The new doors Lehrer describes can take many different forms. These forms do not include sitting around hoping, praying or supporting a cure to paralysis. These doors do not include any technology that is an impractical attempt to mitigate disability, to make others feel more comfortable with the disabled body. Don't misunderstand the point I am trying to make. I support all efforts to enhance the quality of life of people with a disability. At issue is how is that life perceived. For instance, I keep up with the latest technological gadgets and advancements in the wheelchair, bike, and ski industry. I rapidly incorporate those advances into my life. None of this involves a desire to walk, to fit in and make my disability disappear. In my case, paralysis is part of who I am as a human being--it is an integral part of my identity. I see nothing wrong with my body. This viewpoint is radically different from what people in human enhancement think. They see the body as a platform to incorporate and improve the human body. Well, this works in some case but not all.
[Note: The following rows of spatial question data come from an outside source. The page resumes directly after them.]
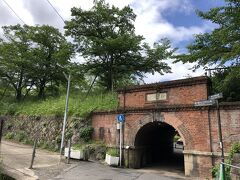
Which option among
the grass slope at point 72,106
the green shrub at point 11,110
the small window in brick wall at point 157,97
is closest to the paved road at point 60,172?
the small window in brick wall at point 157,97

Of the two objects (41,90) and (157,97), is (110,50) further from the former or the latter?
(41,90)

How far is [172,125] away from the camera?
1283cm

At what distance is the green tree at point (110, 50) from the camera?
21.8m

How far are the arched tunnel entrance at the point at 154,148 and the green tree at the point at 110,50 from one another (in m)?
6.56

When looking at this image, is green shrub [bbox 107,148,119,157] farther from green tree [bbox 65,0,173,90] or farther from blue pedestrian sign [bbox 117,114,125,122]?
green tree [bbox 65,0,173,90]

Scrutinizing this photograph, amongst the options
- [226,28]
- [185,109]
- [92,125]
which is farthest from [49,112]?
[226,28]

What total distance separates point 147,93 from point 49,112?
1034cm

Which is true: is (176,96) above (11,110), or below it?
below

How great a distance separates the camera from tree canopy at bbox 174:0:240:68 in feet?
37.3

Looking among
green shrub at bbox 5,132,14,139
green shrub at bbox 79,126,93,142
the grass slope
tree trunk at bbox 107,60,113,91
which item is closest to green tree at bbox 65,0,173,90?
tree trunk at bbox 107,60,113,91

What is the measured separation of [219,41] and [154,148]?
9.25 metres

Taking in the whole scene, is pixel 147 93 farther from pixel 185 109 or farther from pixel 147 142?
pixel 147 142

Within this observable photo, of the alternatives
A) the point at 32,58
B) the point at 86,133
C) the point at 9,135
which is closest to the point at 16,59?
the point at 32,58

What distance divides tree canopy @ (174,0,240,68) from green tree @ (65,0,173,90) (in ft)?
25.2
For instance, I laud the advances in prosthetic technology. Such advances improve the quality of life for amputees. But I do question where and why such advances have been made. The fact amputation is one of the "signature" wounds of the Iraq war cannot be ignored. It is undoubtedly a factor in the evolution and advancement of such technology. At the other end of the spectrum we have the Ashley Treatment and growth attenuation. I consider this ethically unacceptable. It is a medical solution to a social problem, one that could be solved if we as a society provided the appropriate support services for those with cognitive and physical disabilities. Hence I find the words of people like George Devorsky who supported the Ashley Treatment disturbing at best.
As to the film Fixed that prompted me to write, I have great hopes it will be well done. The scene with John Hockenberry and his family is wonderful. I loved his book Moving Violations and have found his subsequent comments about disability thought provoking. I am usually in agreement with what Hockenberry has to say about disability. Interestingly, he has played with the idea of how to make disability cool. He has put lights on his wheelchair, painted it different colors and listened to some smart people--his children. I too listen to kids as they have no preconceived ideas about disability. This makes me wish we could put children in charger of the durable medical goods industry that has a penchant for treating its customers like dirt, making over priced and inferior products, and stifling innovation. Why is this this attitude common? It gets back to what I have been writing about since I began this blog--valuing the life of those that live with a disability. We are afterall creative people that exemplify human adaptability.